Like any band, Blvck Hippie had to go through a few phases before landing on the borderless experimental rock band we hear today. What started as a solo Blvck Hippie's Josh Shaw has released his new album, Basketball Camp, which explores the themes of their present-day life and themes of Memphis. The album is heavily influenced by Shaw's hometown, with several tracks including "P&H" and "Chairman Drive". The band's first single was "Streetlights," which has been played live for two years and is a quintet. The band’s breakthrough debut, I Feel Alone At Parties, was released in 2021 and the new album has been finished for two. Glide caught up with Shaw on a Zoom call to discuss the album's development and learning to be okay with yourself.
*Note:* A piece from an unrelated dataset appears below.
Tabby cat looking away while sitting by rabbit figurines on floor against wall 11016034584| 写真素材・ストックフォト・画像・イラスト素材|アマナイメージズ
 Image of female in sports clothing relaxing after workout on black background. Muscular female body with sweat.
Blvck Hippie's Josh Shaw Talks New Album 'Basketball Camp, Memphis Past & Defying Musical Expectations (INTERVIEW)

Publicado : Hace 10 meses por Ryan Dillon en Sports Entertainment

Like any band, Blvck Hippie had to go through a few phases before landing on the borderless experimental rock band we hear today. What started as a solo vehicle for head singer/songwriter Josh Shaw has morphed into a quintet hellbent on blurring the lines between styles and eras. On their new album, Basketball Camp, Shaw dug deep to find the correct words to say. Lyrically, these eleven songs explore living with regret and fear yet still keeping a healthy level of self-esteem. Both an ode to their upbringing and a vulnerable look at their present day, Blvck Hippie created their most ambitious music to date on Basketball Camp.
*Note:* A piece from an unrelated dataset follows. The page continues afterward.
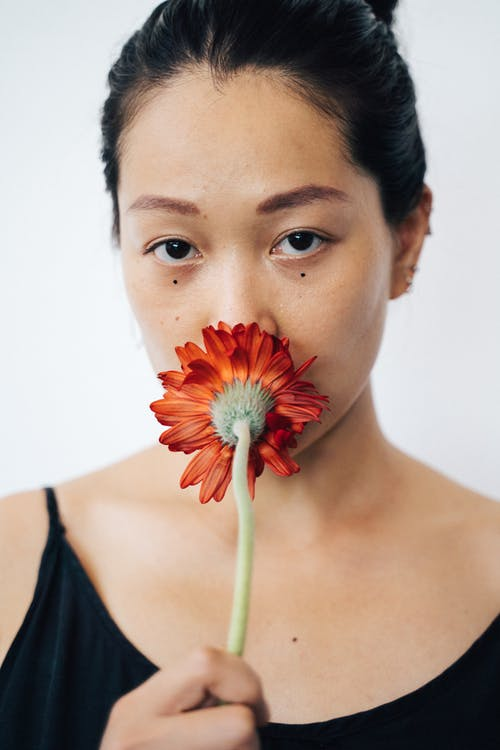 Woman Holding a Red Flower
The album is filled with references to Shaw’s hometown in Memphis, Tennessee. The opening track, “P&H,” is a slow-burning love letter to the new defunct dive bar Shaw began performing at, and “Chairman Drive” is a stunning alt-rock ballad dedicated to the street their childhood church was near. Blvck Hippie is able to make these niche references feel as relevant and worldly as referencing the Olympics. Basketball Camp is a freeing world created by an artist who needed one to express themselves in. The loose sonic direction allows the beautiful chaos of “Cain and Able Fighting” to sound perfectly situated next to the danceable grooves of “Silent Disco.”

Basketball Camp is a long time in the making. The band’s breakthrough debut, I Feel Alone At Parties, was released in 2021, and the new album has been finished for two years. The time has finally arrived for Blvck Hippie’s sophomore effort, and the band is fearlessly marching into uncharted territory with a new sense of confidence and a whole lot of guitar prowess.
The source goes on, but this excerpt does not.